Nick Saban should've relieved Lane Kiffin of his duties weeks ago, not now
Frankly, I’m a bit surprised that Lane Kiffin’s divorce from Nick Saban didn’t happen earlier than it did.
When Kiffin was announced as the new head coach at FAU, I figured he’d close up shop in Tuscaloosa immediately. Free from Saban once and for all, he could do as he pleased in Boca Raton and not have to worry about any more “ass chewings.”
But Kiffin agreed to stick with Alabama through the College Football Playoff. While the Crimson Tide overpowered Washington 24-7 in the Peach Bowl — one of the two national semifinals — it certainly wasn’t due to Kiffin’s offense. Quarterback Jalen Hurts managed a grand total of 57 yards through the air in a sloppy outing.
Now halfway through the playoff, Kiffin has been relieved of his duties. This was a firing, make no mistake about it.
“We made the decision because it was in the best interest of our players, our program and for Lane for him to assume his duties at Florida Atlantic,” Saban told ESPN on Monday. “We mutually agreed that this was best for both programs.”
Saban is saying all the right things, of course. He’s more CEO than head coach at this point, so he won’t let any Kiffin drama steer ‘Bama off course. However, imagine how clenched his teeth must’ve been when talking to the Worldwide Leader.
Despite the fact that Bo Scarbrough was a man possessed against the Huskies, Kiffin simply couldn’t help himself and kept passing to set up the run instead of the other way around. Hurts, still just a true freshman, was inefficient — both throwing and running, as a matter of fact — and not much of a factor.
Steve Sarkisian, who wasn’t supposed to call plays until next fall, will coordinate Saban’s offense against Clemson in the title game.
“After going through these last couple of weeks, trying to serve the best interests of two universities as an offensive coordinator and a head coach, it became apparent that both programs would be better served by me giving all my time and efforts to being the head coach at FAU,” Kiffin said in a statement. “After meeting with Coach Saban during preparations (Sunday) night and (Monday) morning, we mutually decided that it was in everyone’s best interests for the players and the program for Coach Sarkisian to take over all responsibilities as offensive coordinator for the championship game.

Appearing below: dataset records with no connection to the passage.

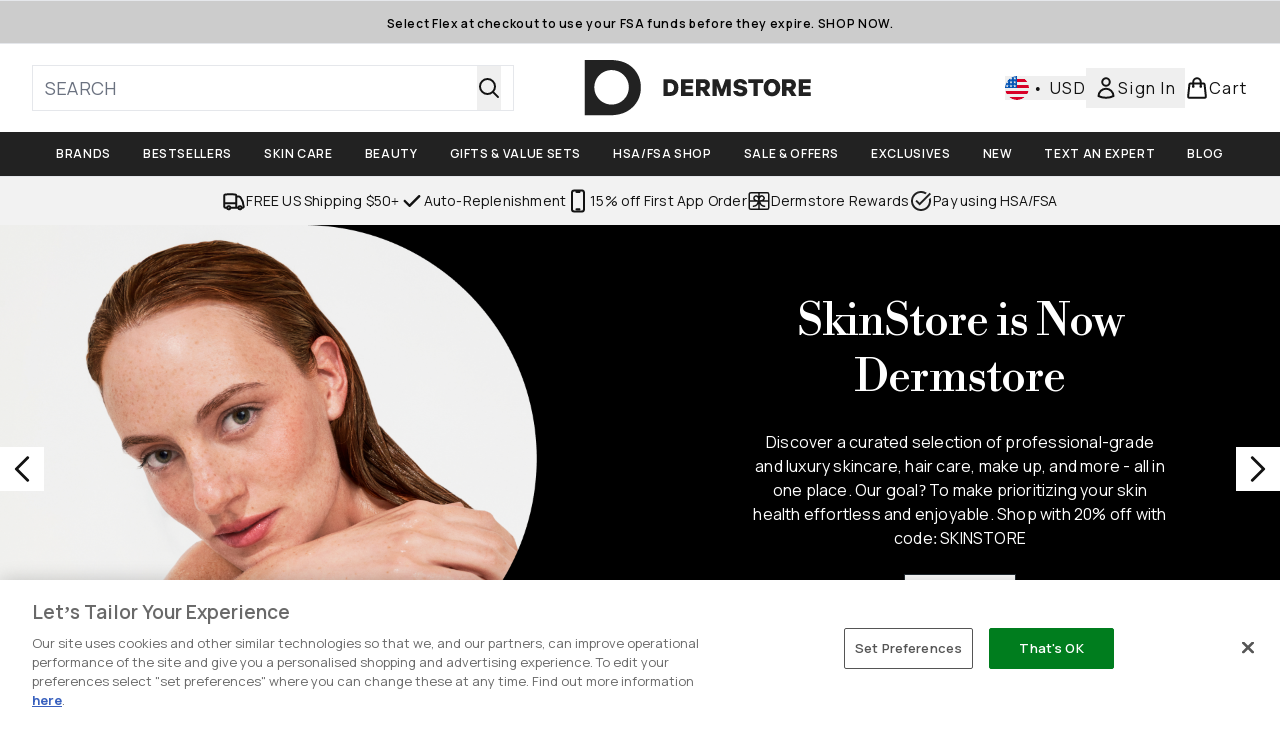

--- FILE ---
content_type: text/css; charset=utf-8
request_url: https://fonts.googleapis.com/css2?family=Libre+Bodoni:ital,wght@0,400..700;1,400..700&display=swap&family=Libre+Bodoni:ital,wght@0,400..700;1,400..700&family=Manrope:wght@200..800&display=swap&text=ABCDEFGHIJKLMNOPQRSTUVWXYZabcdefghijklmnopqrstuvwxyz0123456789.,-%C2%A3%24%E2%82%AC%22%25%26%27%2F%C4%80%C4%81%C3%A1%C3%81%C3%A0%C3%80%C3%A2%C3%82%C3%A4%C3%84%C3%A3%C3%83%C3%A5%C3%85%C3%A6%C3%86%C3%A7%C3%87%C3%A9%C3%89%C3%A8%C3%88%C3%AA%C3%8A%C3%AB%C3%8B%C3%AD%C3%8D%C3%AC%C3%8C%C3%AE%C3%8E%C3%AF%C3%8F%C3%B1%C3%91%C3%B3%C3%93%C3%B2%C3%92%C3%B4%C3%94%C3%B6%C3%96%C3%B5%C3%95%C5%93%C5%92%C3%9F%C3%BA%C3%9A%C3%B9%C3%99%C3%BB%C3%9B%C3%BC%C3%9C
body_size: 1871
content:
@font-face {
  font-family: 'Libre Bodoni';
  font-style: italic;
  font-weight: 400 700;
  font-display: swap;
  src: url(https://fonts.gstatic.com/l/font?kit=[base64]&skey=a47b95c34143db89&v=v9) format('woff2');
}
@font-face {
  font-family: 'Libre Bodoni';
  font-style: normal;
  font-weight: 400 700;
  font-display: swap;
  src: url(https://fonts.gstatic.com/l/font?kit=[base64]&skey=e2985162280c160e&v=v9) format('woff2');
}
@font-face {
  font-family: 'Manrope';
  font-style: normal;
  font-weight: 200 800;
  font-display: swap;
  src: url(https://fonts.gstatic.com/l/font?kit=[base64]&skey=c397ded15edc0853&v=v20) format('woff2');
}
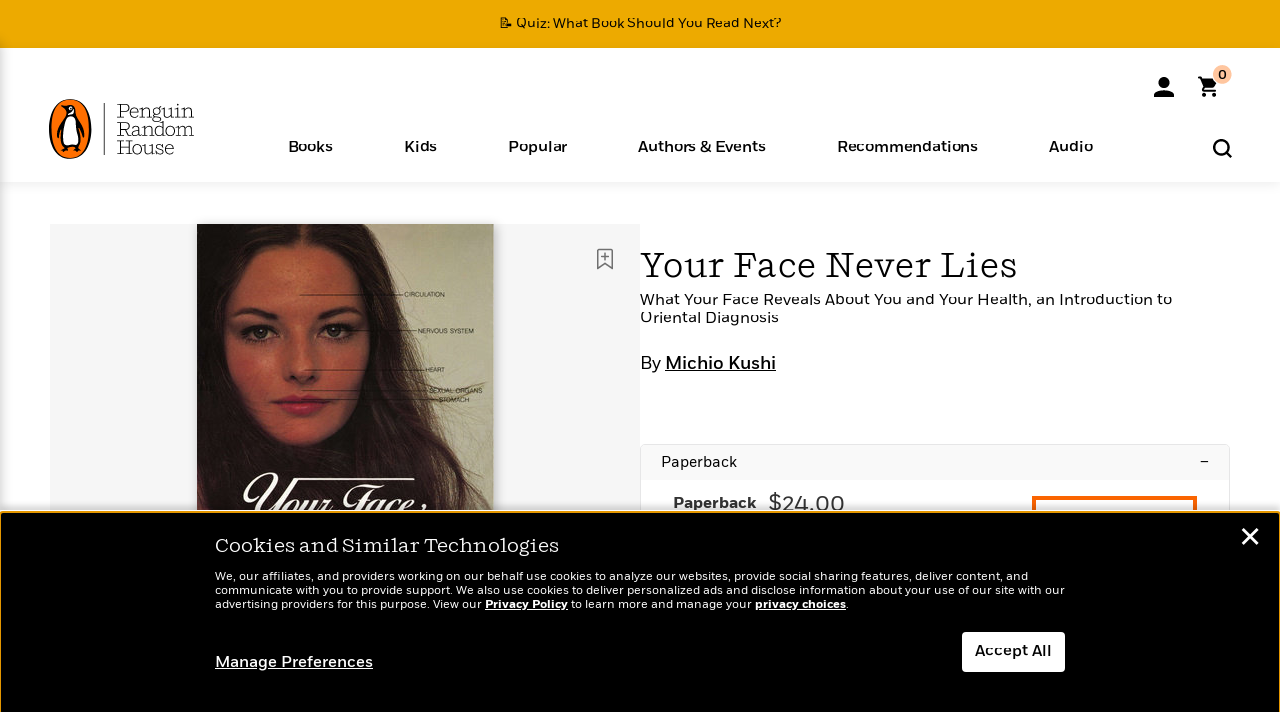

--- FILE ---
content_type: text/html; charset=UTF-8
request_url: https://www.penguinrandomhouse.com/ajax/nonce/?referer=https%3A%2F%2Fwww.penguinrandomhouse.com%2Fbooks%2F349827%2Fyour-face-never-lies-by-michio-kushi%2F9780895292148%2F&w=caf61d6b-7d79-44e6-b1d8-97da44ec220a
body_size: -131
content:
3999d2bd0294a73eb0a35aa0d6c2942bfe4c7bfbbe391d6eb0cfe2577f6c5fcb

--- FILE ---
content_type: text/html; charset=UTF-8
request_url: https://www.penguinrandomhouse.com/wp-admin/admin-ajax.php
body_size: -55
content:
{"isbns":[{"9780895292148":[{"450jpg":"https:\/\/images4.penguinrandomhouse.com\/cover\/\/9780895292148"},{"100gif":"https:\/\/images4.penguinrandomhouse.com\/cover\/100gif\/9780895292148"},{"200gif":"https:\/\/images4.penguinrandomhouse.com\/cover\/200gif\/9780895292148"},{"d":"https:\/\/images4.penguinrandomhouse.com\/cover\/d\/9780895292148"},{"m":"https:\/\/images4.penguinrandomhouse.com\/cover\/m\/9780895292148"},{"700jpg":"https:\/\/images4.penguinrandomhouse.com\/cover\/700jpg\/9780895292148"},{"g":"https:\/\/images4.penguinrandomhouse.com\/cover\/g\/9780895292148"},{"1330tif":"https:\/\/images4.penguinrandomhouse.com\/cover\/1330tif\/9780895292148"},{"tif":"https:\/\/images4.penguinrandomhouse.com\/cover\/tif\/9780895292148"},{"pdf":"https:\/\/images4.penguinrandomhouse.com\/cover\/pdf\/9780895292148"}]}],"clocktime":"Total execution time in seconds: 1.519238948822"}


--- FILE ---
content_type: text/html; charset=UTF-8
request_url: https://www.penguinrandomhouse.com/ajaxc/get-affiliate-link/349827?affiliatesiteid=301
body_size: 1028
content:
{"message":"success","statusCode":0,"uniqueId":null,"workId":349827,"affiliateLinkResponses":[{"message":"success","statusCode":0,"affiliateData":[{"description":"Amazon","displayName":"Amazon","isbn":"9780895292148","linkUrl":"https:\/\/www.amazon.com\/gp\/product\/0895292149?tag=randohouseinc7986-20","onSaleDate":"1983-05-01T00:00:00.000+00:00","retailerId":7,"siteId":301,"trackingCode":"randohouseinc7986-20"},{"description":"B&N","displayName":"Barnes & Noble","isbn":"9780895292148","linkUrl":"https:\/\/www.barnesandnoble.com\/w\/?ean=9780895292148","onSaleDate":"1983-05-01T00:00:00.000+00:00","retailerId":2,"siteId":301,"trackingCode":"PRHEFFDF5A7F1"},{"description":"Books A Million","displayName":"Books A Million","isbn":"9780895292148","linkUrl":"https:\/\/www.tkqlhce.com\/click-8373827-10747236?SID=PRHEFFDF5A7F1--9780895292148&url=https:\/\/www.booksamillion.com\/p\/9780895292148","onSaleDate":"1983-05-01T00:00:00.000+00:00","retailerId":5,"siteId":301,"trackingCode":"PRHEFFDF5A7F1"},{"description":"Bookshop.org","displayName":"Bookshop.org","isbn":"9780895292148","linkUrl":"https:\/\/bookshop.org\/a\/2186\/9780895292148?prhc=PRHEFFDF5A7F1","onSaleDate":"1983-05-01T00:00:00.000+00:00","retailerId":29,"siteId":301,"trackingCode":"PRHEFFDF5A7F1"},{"description":"Hudson Booksellers","displayName":"Hudson Booksellers","isbn":"9780895292148","linkUrl":"https:\/\/www.hudsonbooksellers.com\/book\/9780895292148?utm_source=prh&utm_medium=affiliate&utm_term=301&utm_content=PRHEFFDF5A7F1--9780895292148&utm_campaign=9780895292148","onSaleDate":"1983-05-01T00:00:00.000+00:00","retailerId":25,"siteId":301,"trackingCode":"PRHEFFDF5A7F1"},{"description":"Powell's","displayName":"Powell's","isbn":"9780895292148","linkUrl":"https:\/\/www.powells.com\/book\/-9780895292148?utm_source=randomhouse&utm_campaign=randomhouse&utm_content=PRHEFFDF5A7F1--9780895292148","onSaleDate":"1983-05-01T00:00:00.000+00:00","retailerId":9,"siteId":301,"trackingCode":"PRHEFFDF5A7F1"},{"description":"Target","displayName":"Target","isbn":"9780895292148","linkUrl":"https:\/\/goto.target.com\/c\/128773\/81938\/2092?subId1=PRHEFFDF5A7F1--9780895292148&u=https%3A%2F%2Fwww.target.com%2Fs%3FsearchTerm%3D9780895292148","onSaleDate":"1983-05-01T00:00:00.000+00:00","retailerId":23,"siteId":301,"trackingCode":"PRHEFFDF5A7F1"},{"description":"Walmart","displayName":"Walmart","isbn":"9780895292148","linkUrl":"https:\/\/goto.walmart.com\/c\/128773\/565706\/9383?subId1=PRHEFFDF5A7F1&veh=aff&sourceid=imp_000011112222333344&u=https%3A%2F%2Fwww.walmart.com%2Fsearch%3Fquery%3D9780895292148","onSaleDate":"1983-05-01T00:00:00.000+00:00","retailerId":4,"siteId":301,"trackingCode":"PRHEFFDF5A7F1"}],"authorName":"Michio Kushi","bookTitle":"Your Face Never Lies","categories":"Wellness, Health & Reference, Nonfiction","format":"Paperback","isbn":"9780895292148","onSaleDate":"1983-05-01T00:00:00.000+00:00","uniqueId":"","currentDate":"2025-11-29T12:50:34.378+00:00"},{"message":"success","statusCode":0,"affiliateData":[{"description":"Amazon","displayName":"Amazon","isbn":"9781101662328","linkUrl":"https:\/\/www.amazon.com\/gp\/product\/B00HFXK6BI?tag=randohouseinc7986-20","onSaleDate":"1983-05-01T00:00:00.000+00:00","retailerId":7,"siteId":301,"trackingCode":"randohouseinc7986-20"},{"description":"Apple","displayName":"Apple Books","isbn":"9781101662328","linkUrl":"https:\/\/goto.applebooks.apple\/9781101662328?at=11l3IH&ct=PRHEFFDF5A7F1--9781101662328","onSaleDate":"1983-05-01T00:00:00.000+00:00","retailerId":3,"siteId":301,"trackingCode":"PRHEFFDF5A7F1"},{"description":"B&N","displayName":"Barnes & Noble","isbn":"9781101662328","linkUrl":"https:\/\/www.barnesandnoble.com\/w\/?ean=9781101662328","onSaleDate":"1983-05-01T00:00:00.000+00:00","retailerId":2,"siteId":301,"trackingCode":"PRHEFFDF5A7F1"},{"description":"Books A Million","displayName":"Books A Million","isbn":"9781101662328","linkUrl":"https:\/\/www.tkqlhce.com\/click-8373827-10747236?SID=PRHEFFDF5A7F1--9781101662328&url=https:\/\/www.booksamillion.com\/p\/9781101662328","onSaleDate":"1983-05-01T00:00:00.000+00:00","retailerId":5,"siteId":301,"trackingCode":"PRHEFFDF5A7F1"},{"description":"Google Play Store","displayName":"Google Play","isbn":"9781101662328","linkUrl":"https:\/\/play.google.com\/store\/books\/details?id=ISBN_9781101662328&PAffiliateID=1011ld4r&PCamRefID=PRHEFFDF5A7F1","onSaleDate":"1983-05-01T00:00:00.000+00:00","retailerId":22,"siteId":301,"trackingCode":"PRHEFFDF5A7F1"},{"description":"Kobo","displayName":"Kobo","isbn":"9781101662328","linkUrl":"https:\/\/click.linksynergy.com\/link?id=VD9*lkiWNd8&offerid=258185.12829781935712206&type=2&u1=PRHEFFDF5A7F1--9781101662328&murl=https%3A%2F%2Fwww.kobo.com%2Fsearch%3Fquery%3D9781101662328","onSaleDate":"1983-05-01T00:00:00.000+00:00","retailerId":1,"siteId":301,"trackingCode":"PRHEFFDF5A7F1"}],"authorName":"Michio Kushi","bookTitle":"Your Face Never Lies","categories":"Wellness, Health & Reference, Nonfiction","format":"Ebook","isbn":"9781101662328","onSaleDate":"1983-05-01T00:00:00.000+00:00","uniqueId":"","currentDate":"2025-11-29T12:50:34.473+00:00"}]}

--- FILE ---
content_type: application/x-javascript;charset=utf-8
request_url: https://scode.randomhouse.com/id?d_visid_ver=3.3.0&d_fieldgroup=A&mcorgid=683138055267EABE0A490D4C%40AdobeOrg&mid=51758010273050870388148561151046185832&ts=1764420630262
body_size: -41
content:
{"mid":"51758010273050870388148561151046185832"}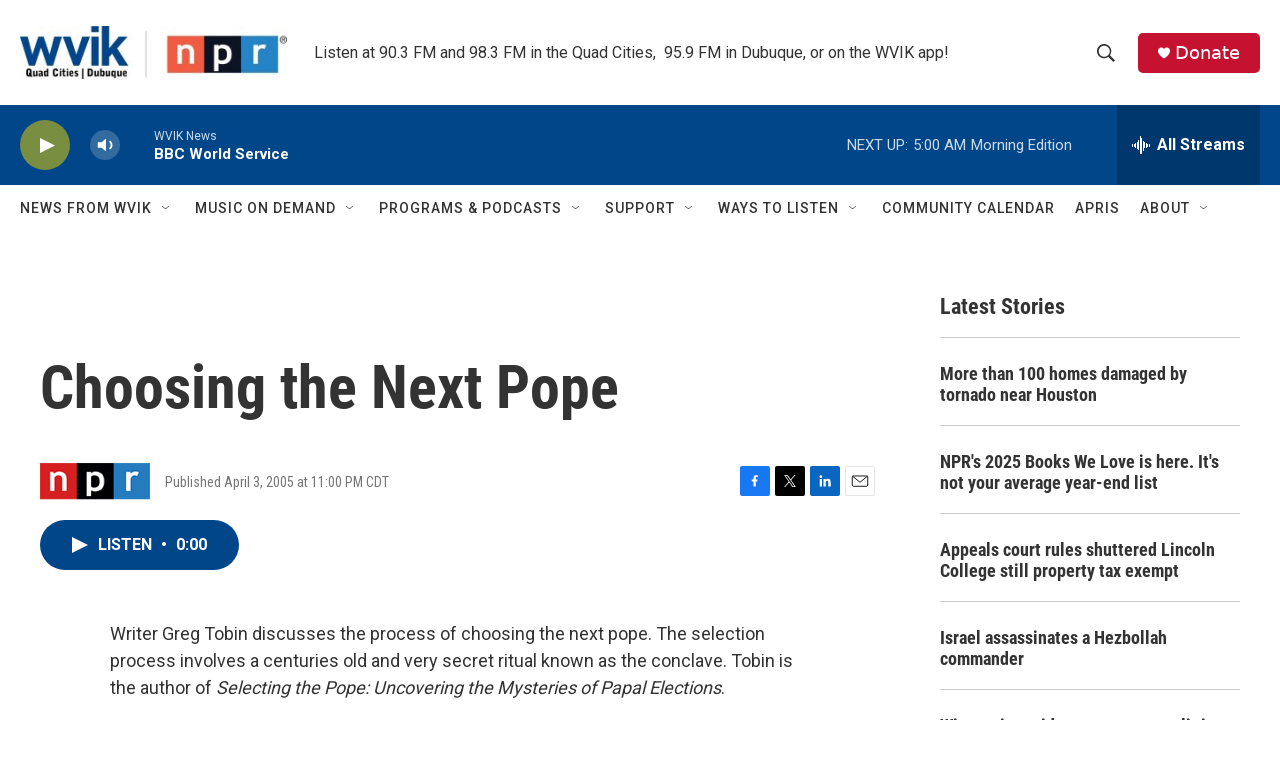

--- FILE ---
content_type: text/html; charset=utf-8
request_url: https://www.google.com/recaptcha/api2/aframe
body_size: -86
content:
<!DOCTYPE HTML><html><head><meta http-equiv="content-type" content="text/html; charset=UTF-8"></head><body><script nonce="MLXn-0UXCqw0KBt_3R6qCA">/** Anti-fraud and anti-abuse applications only. See google.com/recaptcha */ try{var clients={'sodar':'https://pagead2.googlesyndication.com/pagead/sodar?'};window.addEventListener("message",function(a){try{if(a.source===window.parent){var b=JSON.parse(a.data);var c=clients[b['id']];if(c){var d=document.createElement('img');d.src=c+b['params']+'&rc='+(localStorage.getItem("rc::a")?sessionStorage.getItem("rc::b"):"");window.document.body.appendChild(d);sessionStorage.setItem("rc::e",parseInt(sessionStorage.getItem("rc::e")||0)+1);localStorage.setItem("rc::h",'1764052152100');}}}catch(b){}});window.parent.postMessage("_grecaptcha_ready", "*");}catch(b){}</script></body></html>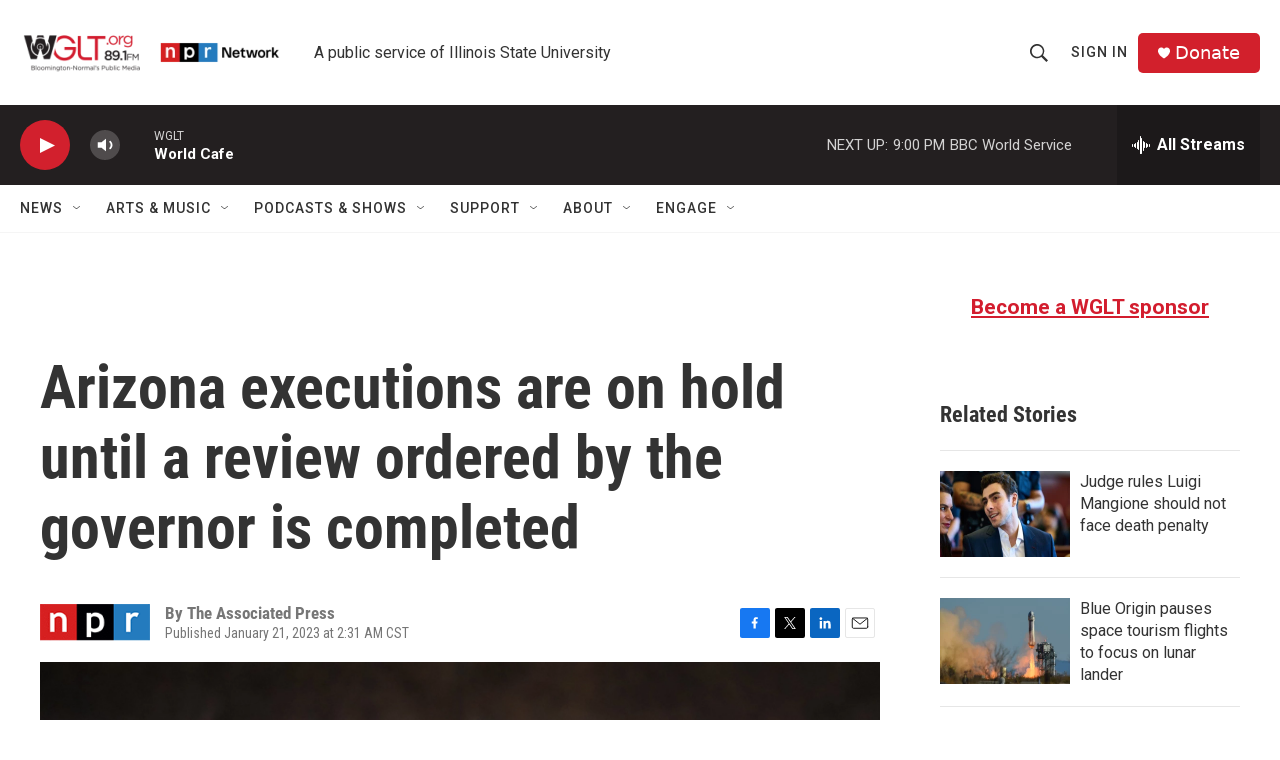

--- FILE ---
content_type: text/html; charset=utf-8
request_url: https://www.google.com/recaptcha/api2/aframe
body_size: 268
content:
<!DOCTYPE HTML><html><head><meta http-equiv="content-type" content="text/html; charset=UTF-8"></head><body><script nonce="GYXcjIpz3jVRNgNwdBl1ng">/** Anti-fraud and anti-abuse applications only. See google.com/recaptcha */ try{var clients={'sodar':'https://pagead2.googlesyndication.com/pagead/sodar?'};window.addEventListener("message",function(a){try{if(a.source===window.parent){var b=JSON.parse(a.data);var c=clients[b['id']];if(c){var d=document.createElement('img');d.src=c+b['params']+'&rc='+(localStorage.getItem("rc::a")?sessionStorage.getItem("rc::b"):"");window.document.body.appendChild(d);sessionStorage.setItem("rc::e",parseInt(sessionStorage.getItem("rc::e")||0)+1);localStorage.setItem("rc::h",'1769821254283');}}}catch(b){}});window.parent.postMessage("_grecaptcha_ready", "*");}catch(b){}</script></body></html>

“This was a very difficult decision, but it’s a decision made in the best interests of the program. I look forward to helping Alabama win another championship, and would like to thank Coach Saban, the staff, and all the players and fans for the past three years at UA for an unforgettable time and championship run. Roll Tide!”
There were four weeks between the SEC title game and the Peach Bowl. That seemingly would’ve been plenty of time to move Kiffin out and Sarkisian (above) in — he’d been serving as an “offensive analyst,” whatever that is — for the playoff.
Instead, Sarkisian has a grand total of seven days to prepare for a Tigers defense that just shut out Ohio State in the Fiesta Bowl. Presumably, the last time he was this heavily involved prior to game day, he was drinking himself out of a job at USC midway through the 2015 campaign. Reportedly, he was even drunk for a game once.
This can’t be part of what Saban typically refers to as The Process. This is a Sandy Koufax-like curveball before the biggest game of the year.
“This wasn’t an easy decision, and we appreciate the way Lane handled this in terms of doing what is best for our team,” Saban said in a statement. “At the end of the day, both of us wanted to put our players in the best position to be successful. Obviously, we are in a unique situation here where we have our next offensive coordinator already on staff. We have full confidence that Sark will step in right away and make this a smooth transition.”
Apparently, the “best position to be successful” for Alabama is with Kiffin relegated to the depths of Conference USA. To paraphrase Thornton Melon from “Back to School,” Saban’s an earth sign. Kiffin’s a water sign. Together, they make mud.
What kind of an effect this will have on the Crimson Tide’s chances to win a fifth ring in eight seasons is anyone’s guess. While it’s the players actually making the plays, Kiffin has been the wizard behind the offensive curtain for three years — with three quarterbacks, too. He’s exceptional at what he does.
Sarkisian hasn’t served in a pure offensive-coordinator capacity since 2008 at Southern Cal, which was his second of three stops with the Trojans.
That season, the Men of Troy were second in the Pac-10 — the league was yet to expand to 12 teams — in total yards. Still, in five years as the head coach at Washington and one-plus at USC, only once did he have a Top 5 offense in the conference.
It’s certainly possible that Sarkisian calling plays will yield results no different than if Kiffin had stuck around for another week. Remember, ‘Bama is suffocating defensively. Unlike last season’s final, when Clemson’s Deshaun Watson went bananas, Hurts and Co. probably won’t have to score 45 points to win.
Nevertheless, if the Tide lose their rematch with the Tigers due to a poor offensive showing, this decision will be parsed all offseason long.